■ EXERCISE MATERIAL ■
★ ★ ★
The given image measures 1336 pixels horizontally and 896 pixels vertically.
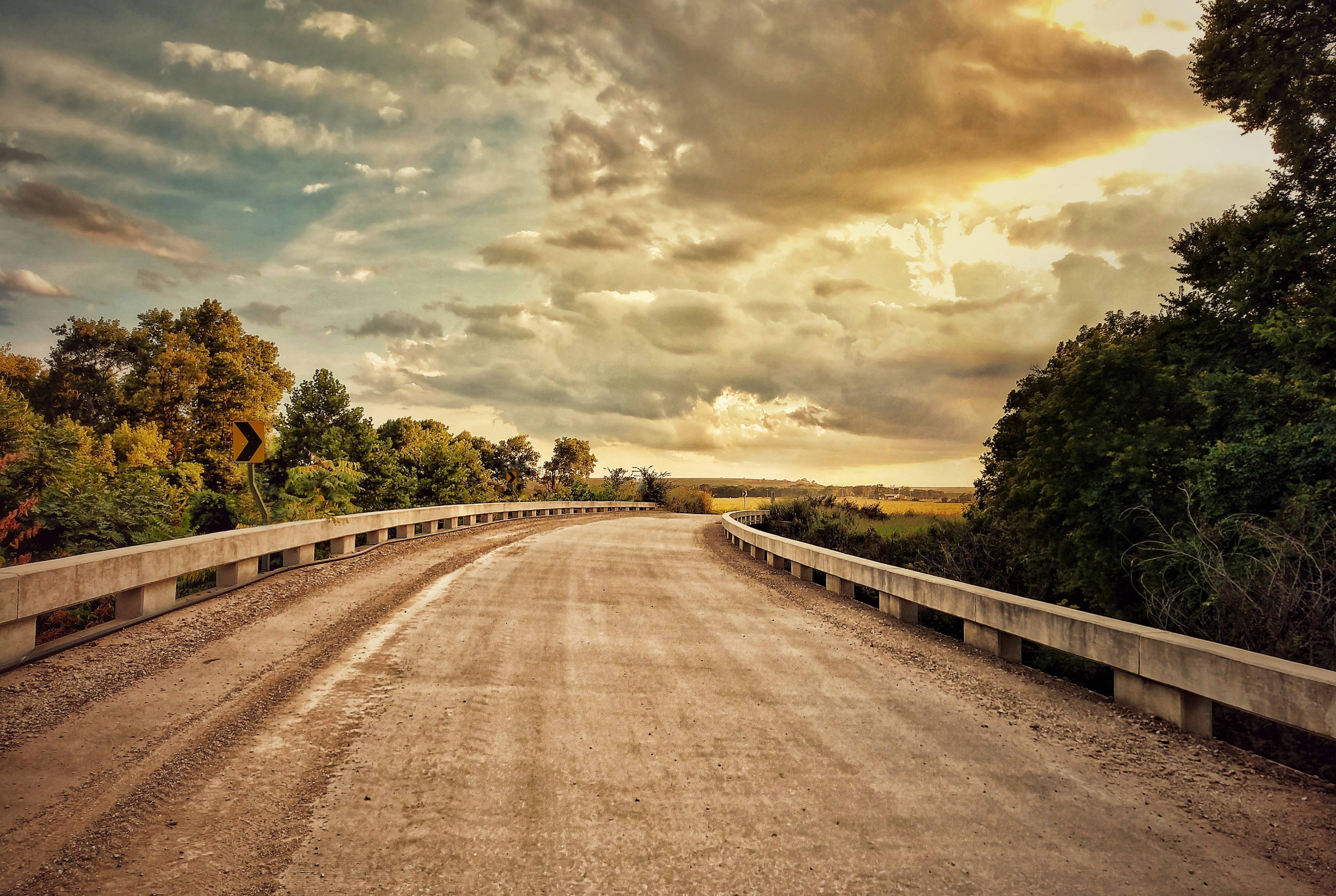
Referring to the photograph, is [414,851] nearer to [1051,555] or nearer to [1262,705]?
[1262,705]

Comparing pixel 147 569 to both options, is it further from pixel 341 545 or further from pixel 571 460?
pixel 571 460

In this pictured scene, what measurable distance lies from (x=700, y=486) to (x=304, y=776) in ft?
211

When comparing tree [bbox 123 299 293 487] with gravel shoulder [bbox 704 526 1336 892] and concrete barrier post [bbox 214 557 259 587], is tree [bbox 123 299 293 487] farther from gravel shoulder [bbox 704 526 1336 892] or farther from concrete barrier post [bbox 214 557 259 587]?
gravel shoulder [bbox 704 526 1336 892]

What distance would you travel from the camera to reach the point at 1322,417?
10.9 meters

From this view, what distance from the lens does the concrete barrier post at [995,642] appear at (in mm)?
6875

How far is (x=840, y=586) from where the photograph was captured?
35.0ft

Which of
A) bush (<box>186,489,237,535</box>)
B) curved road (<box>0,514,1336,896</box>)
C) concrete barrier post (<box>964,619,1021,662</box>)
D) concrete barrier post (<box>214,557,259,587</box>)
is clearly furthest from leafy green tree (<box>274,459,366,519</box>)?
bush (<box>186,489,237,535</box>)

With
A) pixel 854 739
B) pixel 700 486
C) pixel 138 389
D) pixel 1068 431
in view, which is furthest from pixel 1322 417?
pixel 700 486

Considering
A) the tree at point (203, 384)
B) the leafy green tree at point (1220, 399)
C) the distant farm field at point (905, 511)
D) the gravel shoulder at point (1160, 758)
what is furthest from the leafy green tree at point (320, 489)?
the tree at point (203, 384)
★ ★ ★
■ WHAT TO PRODUCE ■
Rewrite every one of the records above with "concrete barrier post" changed to "metal guardrail post" wherever it occurs, keeping everything else the same. Leave the pictures out.

■ SOLUTION TO THE EXERCISE ■
The given image measures 1336 pixels horizontally and 896 pixels vertically.
Referring to the photograph, is [414,851] nearer to [1051,555] or nearer to [1262,705]?
[1262,705]

Comparing pixel 147 569 to both options, is it further from pixel 341 545 or further from pixel 571 460?
pixel 571 460

In this pictured scene, what measurable distance lies from (x=700, y=486) to (x=304, y=776) in ft?
211

When comparing tree [bbox 123 299 293 487] with gravel shoulder [bbox 704 526 1336 892] and metal guardrail post [bbox 214 557 259 587], is tree [bbox 123 299 293 487] farther from gravel shoulder [bbox 704 526 1336 892] or farther from metal guardrail post [bbox 214 557 259 587]?
gravel shoulder [bbox 704 526 1336 892]

What distance would you travel from the camera to reach the point at 1322,417?
10.9 meters

From this view, what distance from the lens does the metal guardrail post at [995,642] appear at (in mm)?
6875

How far is (x=840, y=586) from where the photograph was captured?
35.0ft

Which of
A) bush (<box>186,489,237,535</box>)
B) curved road (<box>0,514,1336,896</box>)
C) metal guardrail post (<box>964,619,1021,662</box>)
D) metal guardrail post (<box>214,557,259,587</box>)
is clearly furthest from leafy green tree (<box>274,459,366,519</box>)?
bush (<box>186,489,237,535</box>)

With
A) pixel 854 739
B) pixel 700 486
C) pixel 138 389
D) pixel 1068 431
in view, which is furthest from pixel 1322 417?
pixel 700 486

Considering
A) the tree at point (203, 384)
B) the leafy green tree at point (1220, 399)
C) the distant farm field at point (905, 511)
D) the gravel shoulder at point (1160, 758)
what is furthest from the leafy green tree at point (320, 489)?
the tree at point (203, 384)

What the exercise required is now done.